As declarações ocorreram após o primeiro depoimento de Dominique Pélicot, 71, o principal réu do caso. Ele admitiu os crimes contra ele e pediu perdão, "mesmo que [o caso] não seja perdoável". Também afirmou que os outros acusados sabiam que estavam cometendo estupros.
Além de Pélicot, outros 50 homens, com idades de 26 anos a 74 anos, são réus. Todos são acusados de estupro de vulnerável e podem receber penas de até 20 anos de prisão. No caso de Pélicot, também pesa a denúncia de violação de privacidade, uma vez que ele filmava os abusos.
O tribunal pediu aos presentes que não vaiassem os envolvidos sob o argumento de que eles são inocentes até que se prove o contrário. Ainda assim, as tensões aumentaram na audiência desta quarta.

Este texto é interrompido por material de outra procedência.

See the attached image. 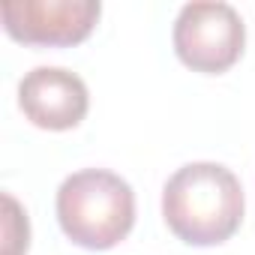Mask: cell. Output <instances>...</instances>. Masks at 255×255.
I'll use <instances>...</instances> for the list:
<instances>
[{"instance_id": "cell-4", "label": "cell", "mask_w": 255, "mask_h": 255, "mask_svg": "<svg viewBox=\"0 0 255 255\" xmlns=\"http://www.w3.org/2000/svg\"><path fill=\"white\" fill-rule=\"evenodd\" d=\"M99 15V0H9L0 9L6 36L33 48L78 45L93 33Z\"/></svg>"}, {"instance_id": "cell-3", "label": "cell", "mask_w": 255, "mask_h": 255, "mask_svg": "<svg viewBox=\"0 0 255 255\" xmlns=\"http://www.w3.org/2000/svg\"><path fill=\"white\" fill-rule=\"evenodd\" d=\"M174 54L201 75L228 72L246 45V27L228 3H186L174 21Z\"/></svg>"}, {"instance_id": "cell-1", "label": "cell", "mask_w": 255, "mask_h": 255, "mask_svg": "<svg viewBox=\"0 0 255 255\" xmlns=\"http://www.w3.org/2000/svg\"><path fill=\"white\" fill-rule=\"evenodd\" d=\"M243 186L219 162H189L162 189V219L186 246H219L243 222Z\"/></svg>"}, {"instance_id": "cell-6", "label": "cell", "mask_w": 255, "mask_h": 255, "mask_svg": "<svg viewBox=\"0 0 255 255\" xmlns=\"http://www.w3.org/2000/svg\"><path fill=\"white\" fill-rule=\"evenodd\" d=\"M30 246V222L21 204L6 192L3 195V255H24Z\"/></svg>"}, {"instance_id": "cell-2", "label": "cell", "mask_w": 255, "mask_h": 255, "mask_svg": "<svg viewBox=\"0 0 255 255\" xmlns=\"http://www.w3.org/2000/svg\"><path fill=\"white\" fill-rule=\"evenodd\" d=\"M57 222L63 234L90 252L114 249L135 225V192L120 174L84 168L57 189Z\"/></svg>"}, {"instance_id": "cell-5", "label": "cell", "mask_w": 255, "mask_h": 255, "mask_svg": "<svg viewBox=\"0 0 255 255\" xmlns=\"http://www.w3.org/2000/svg\"><path fill=\"white\" fill-rule=\"evenodd\" d=\"M18 108L48 132H66L87 117V84L63 66H36L18 84Z\"/></svg>"}]
</instances>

Causando as discussões mais acaloradas do dia, dois dos advogados que representam homens instruídos por Pélicot pediram ao tribunal para exibir fotos que, segundo eles, levantam dúvidas sobre se a vítima estava inconsciente -o juiz permitiu a exibição das imagens.
Gisele Pélicot rejeitou veementemente as insinuações de que as relações sexuais foram consentidas. "Eles estão tentando me prender com essas fotos", disse ela. "No estado em que eu estava, eu absolutamente não podia responder. Eu estava em um estado de coma, e as imagens mostram isso."
O caso veio à tona depois da captura de Pélicot em 2020. Ele foi flagrado em um shopping filmando as partes íntimas de uma mulher, por baixo de sua saia. Nos dias que se seguiram à prisão, os investigadores encontraram em seus computadores cerca de 4.000 fotos e vídeos de sua esposa inconsciente e sendo estuprada por dezenas de homens.
O julgamento deu visibilidade ao uso de drogas para cometer agressões sexuais, uma prática conhecida como submissão química, e vem motivando debates em toda a França sobre o tema.
Desde o início do processo, ativistas e associações que atuam pelos direitos das mulheres reiteram pedidos a todos os homens que "assumam, por fim, sua responsabilidade" na luta contra a violência de gênero e "parem de ficar em silêncio".